** Selected excerpt follows **

It’s hard to say that Lopez deserved trust in his arm to make plays after seeing what he’d done throughout the game, but if you don’t trust your quarterback, you should not be starting that quarterback. I liked Lopez’s tape when I checked him out as a transfer, but maybe he’s not ready for high-major ball or maybe something’s up physically other than this new injury. In that case, Johnson looked like a capable game manager, at the very least, even if I’m low on him moving forwards, and recruiting crown jewel Bryce Baker could certainly use some reps and a shot at becoming the face of this new program.
TL;DR: the offensive playcalling was staid, predictable, and unadaptive, and the personnel management at the offense’s most important position looks suspect. Maybe it was an opening-night aberration; maybe TCU is just so good that the only quarterback production they were ever going to allow was in garbage time; all I’m saying is that I have serious questions about the job that Kitchens has done leading up to this season and that he did Monday night, in a role that he never really seemed qualified for.

** End of Selected excerpt **
** The data follows **

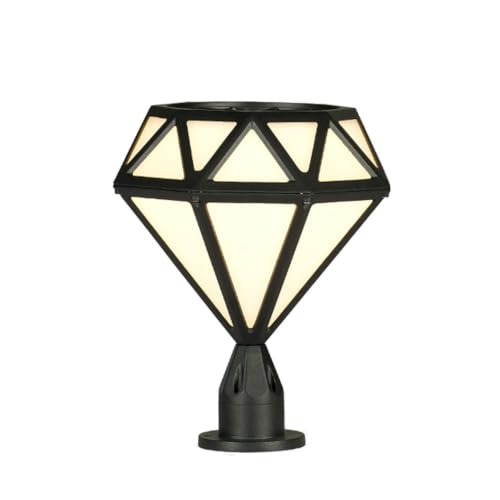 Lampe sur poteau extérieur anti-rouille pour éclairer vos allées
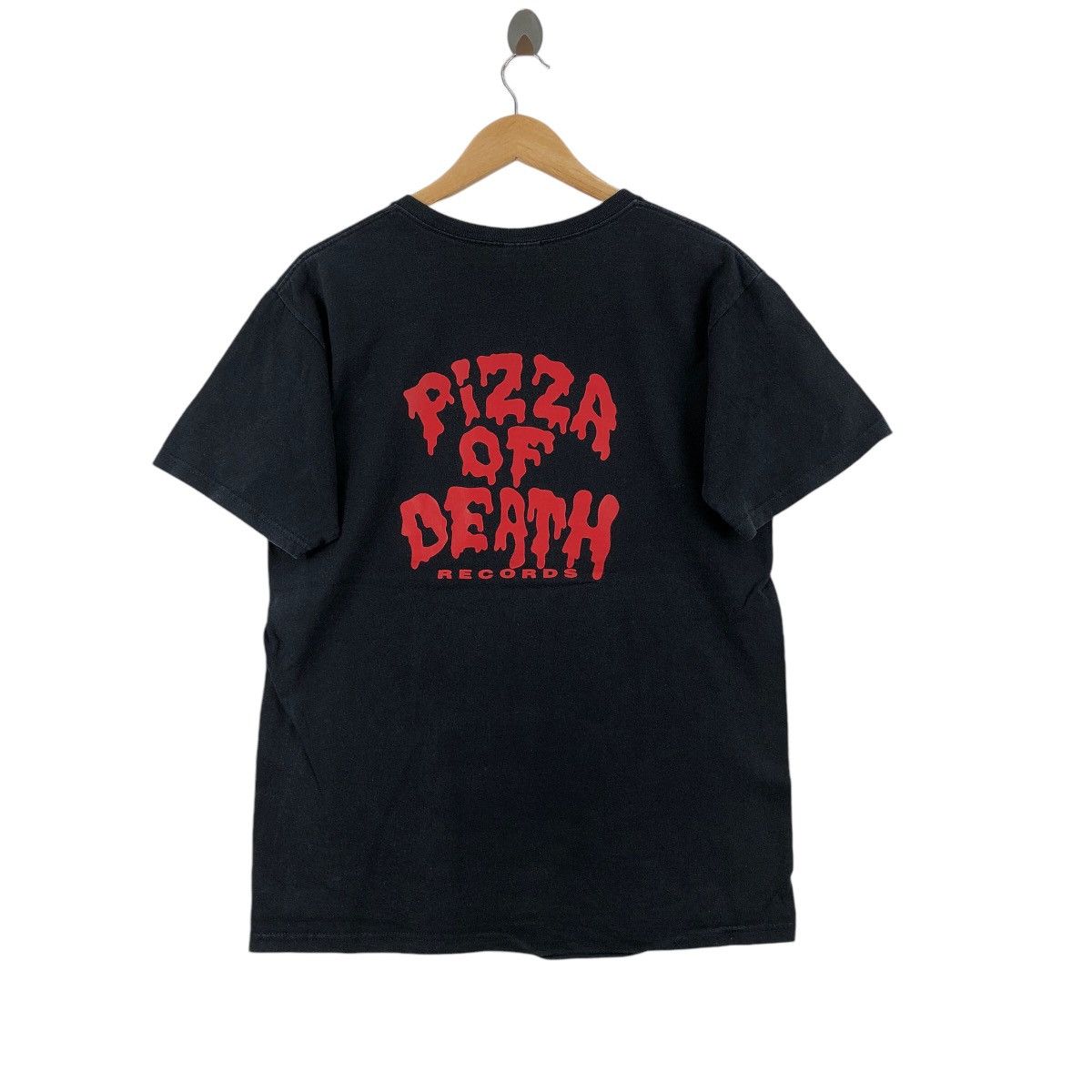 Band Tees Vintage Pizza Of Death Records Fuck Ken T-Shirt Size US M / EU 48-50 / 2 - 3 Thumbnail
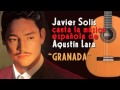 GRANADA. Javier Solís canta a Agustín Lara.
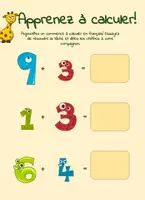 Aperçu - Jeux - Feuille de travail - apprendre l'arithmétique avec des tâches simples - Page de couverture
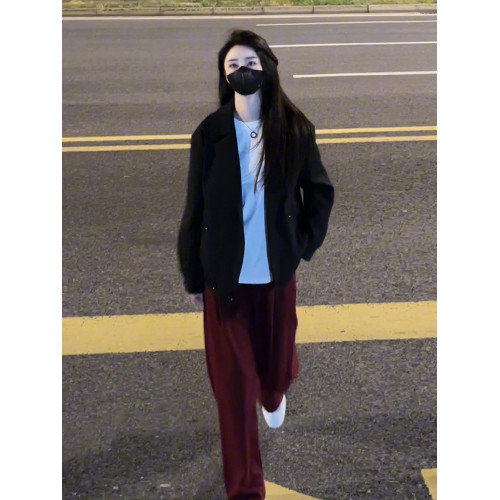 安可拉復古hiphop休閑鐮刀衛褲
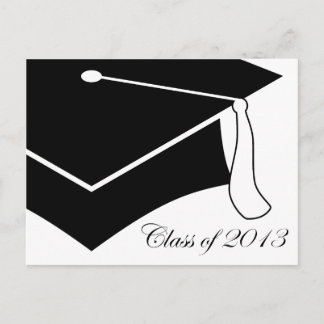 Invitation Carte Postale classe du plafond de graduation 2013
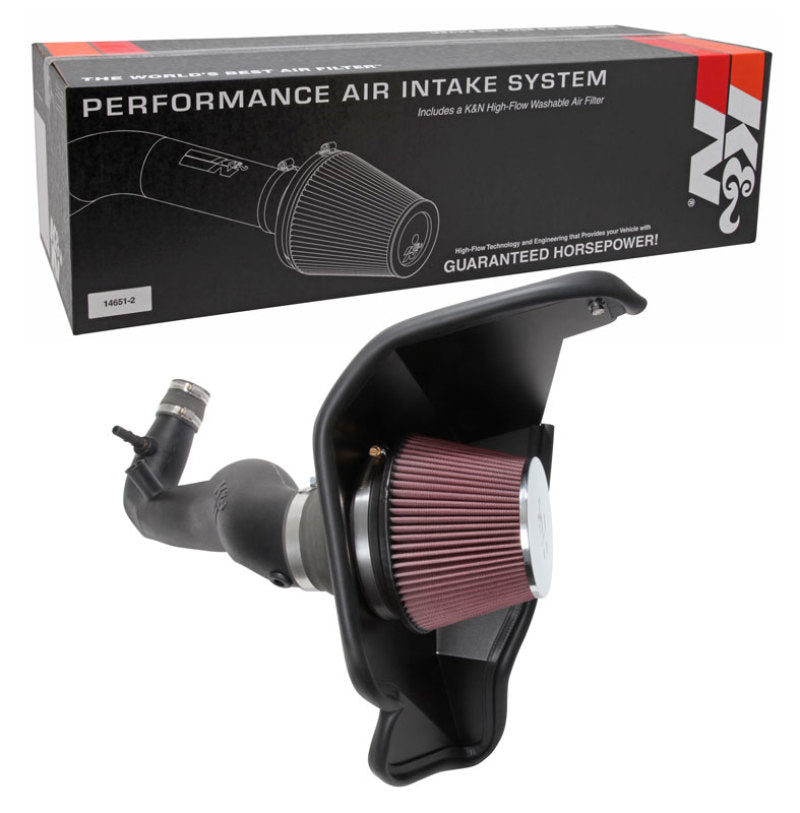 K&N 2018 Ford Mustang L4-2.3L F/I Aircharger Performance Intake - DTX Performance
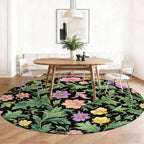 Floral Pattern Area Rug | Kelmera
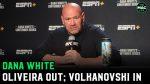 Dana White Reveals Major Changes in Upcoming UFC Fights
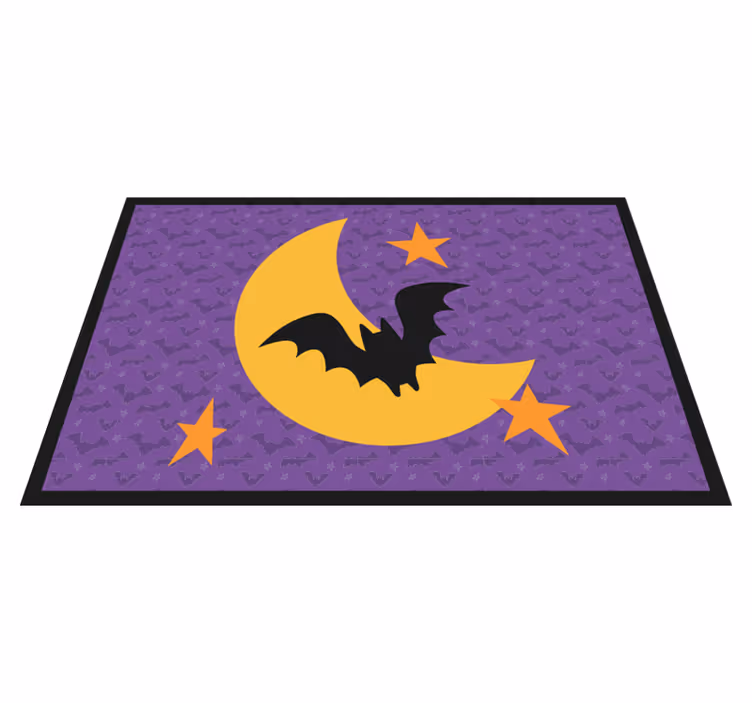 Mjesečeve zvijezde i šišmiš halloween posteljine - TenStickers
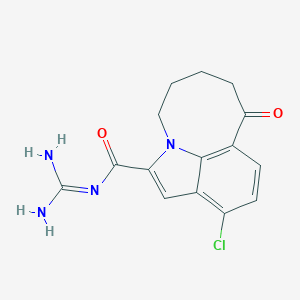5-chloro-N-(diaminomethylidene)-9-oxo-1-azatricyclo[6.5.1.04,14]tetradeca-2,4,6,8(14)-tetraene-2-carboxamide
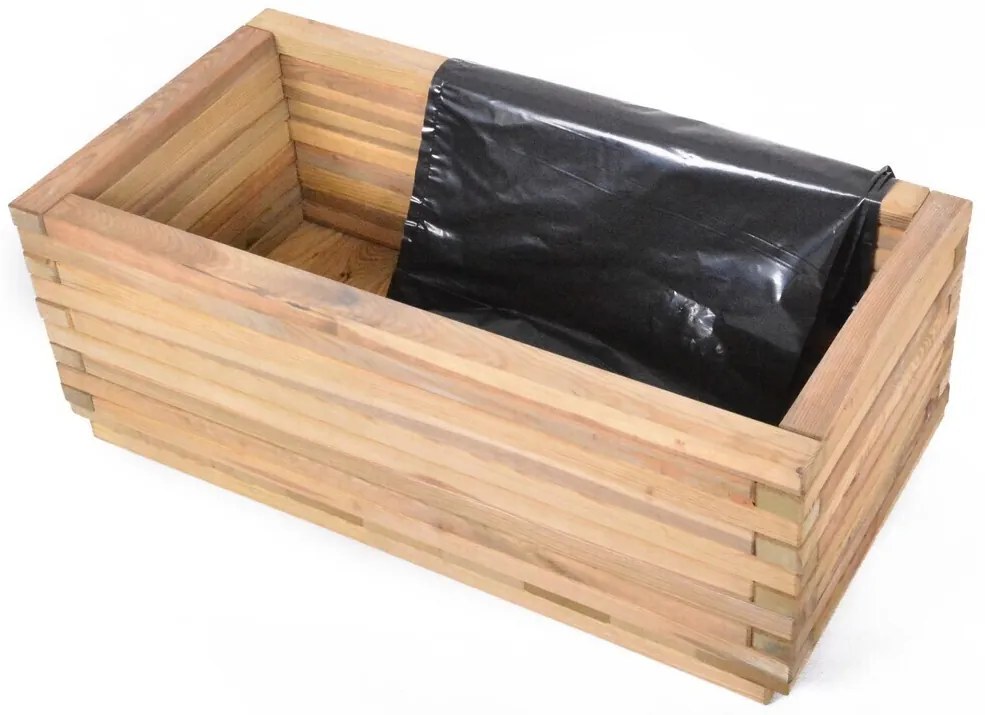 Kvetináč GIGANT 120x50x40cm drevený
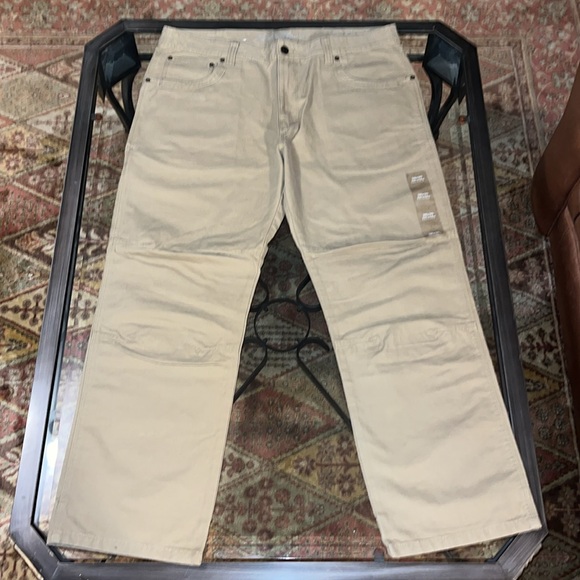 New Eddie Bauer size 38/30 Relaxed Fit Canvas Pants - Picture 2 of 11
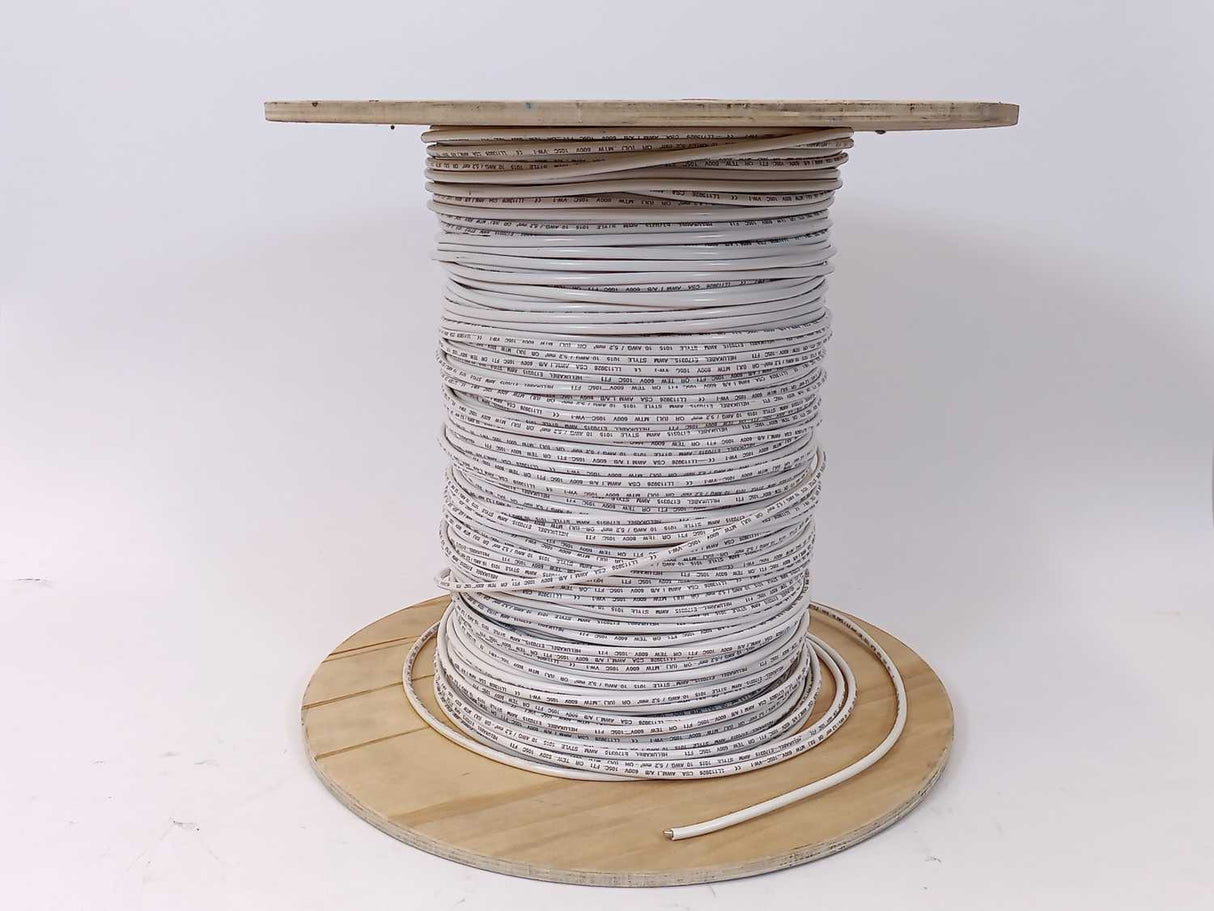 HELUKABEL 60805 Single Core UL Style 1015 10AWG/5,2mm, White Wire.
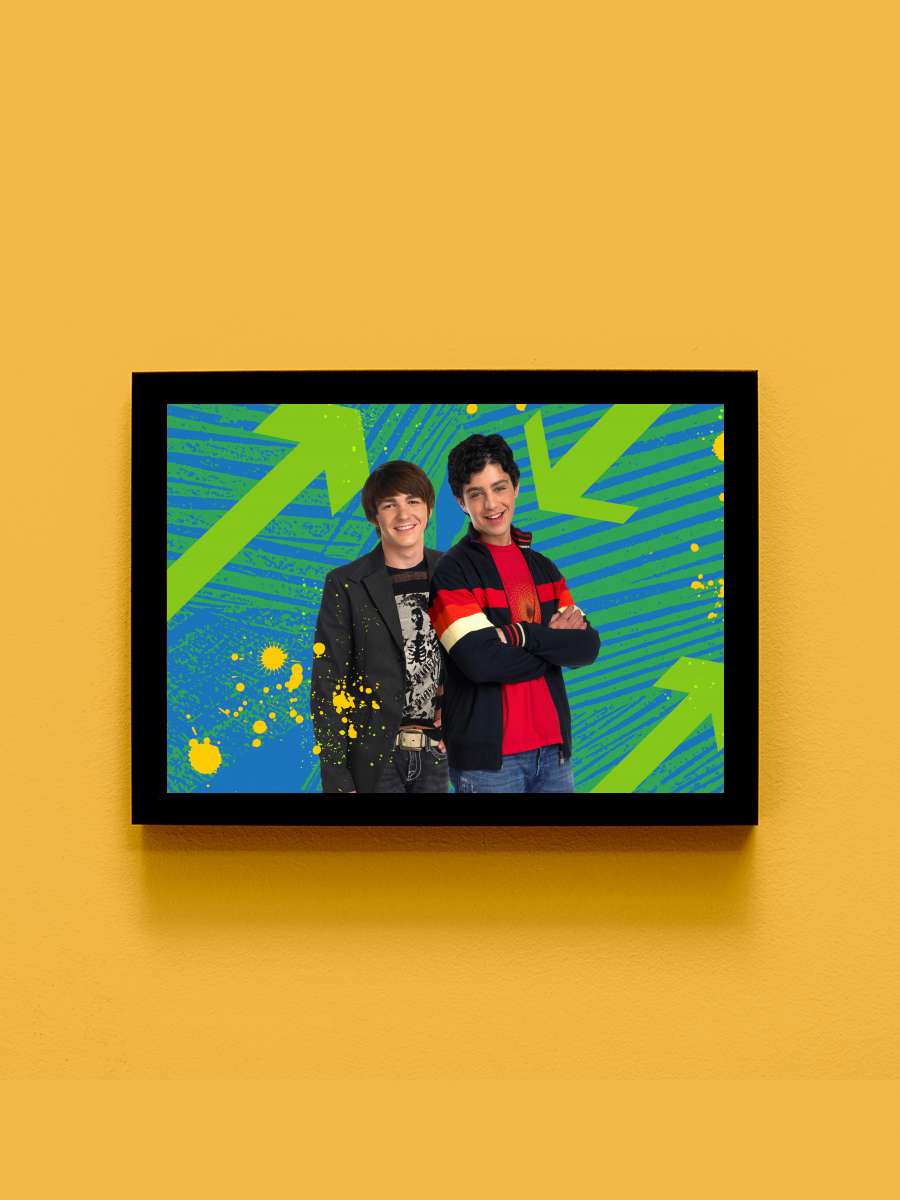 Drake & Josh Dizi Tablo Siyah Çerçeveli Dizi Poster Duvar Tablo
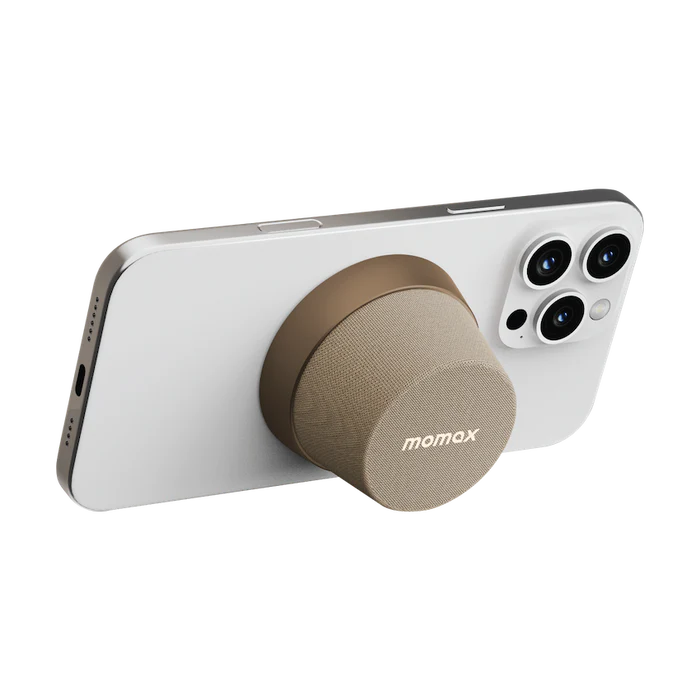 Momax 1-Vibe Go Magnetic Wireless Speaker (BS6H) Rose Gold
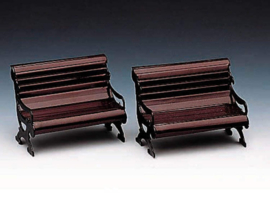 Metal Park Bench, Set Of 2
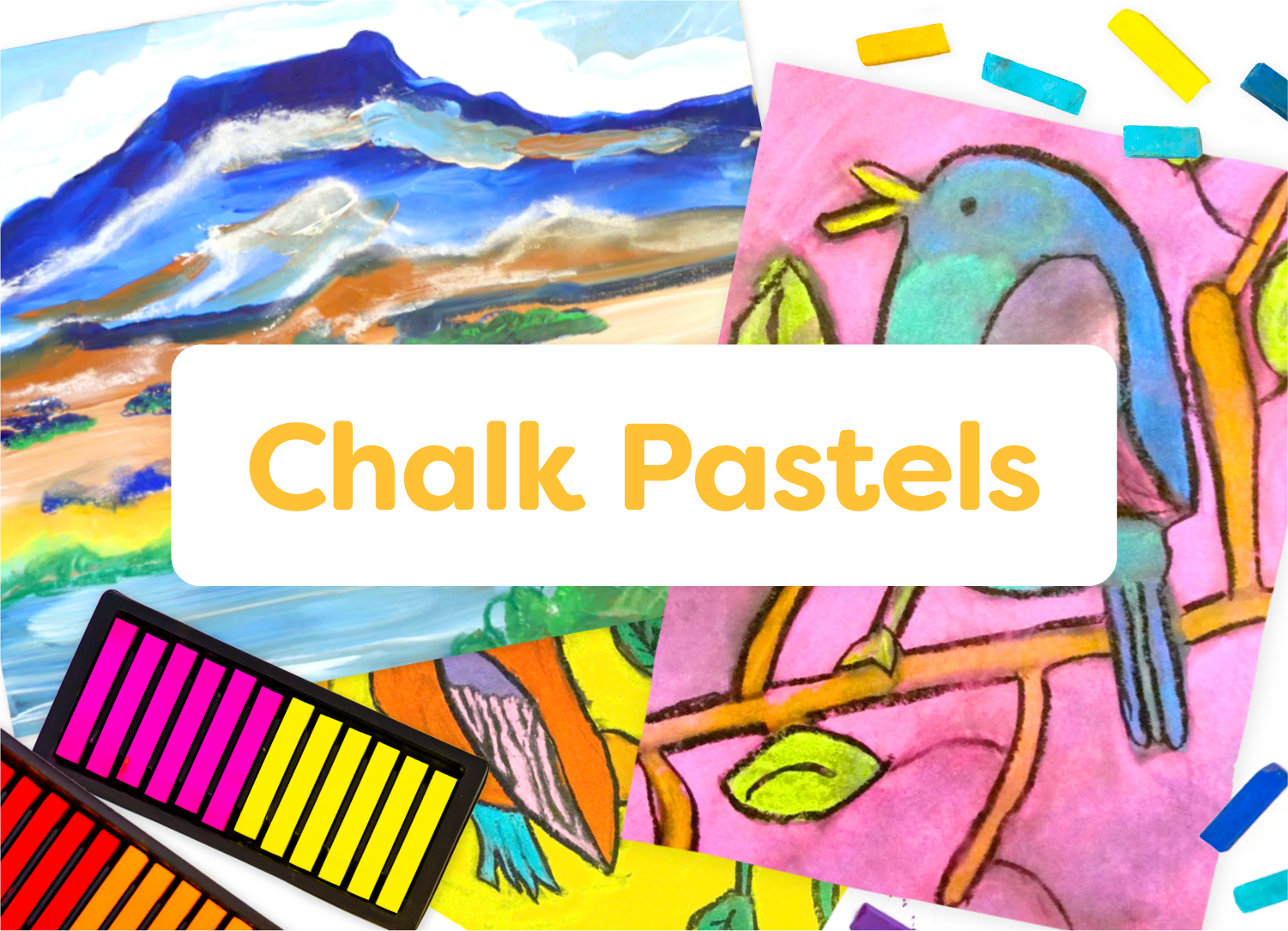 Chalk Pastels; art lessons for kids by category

** End of The data **

#### About this exercise
Extend the football commentary on the offense and Kitchens past its final sentence.

#### Task response
As I said earlier, I can’t criticize defensive coaching the same way because most of the defensive problems looked more like personnel problems than issues with playcalling or even execution. Marcus Allen regressing that hard is certainly at least a yellow flag, but that could easily just have been a mental issue, as I alluded to earlier. But overall, they just didn’t have guys who could make plays against an experienced, well-coached offense. It’ll be easier to judge them on Saturday, when they’ll be playing with, at least on paper, the talent delta on their side.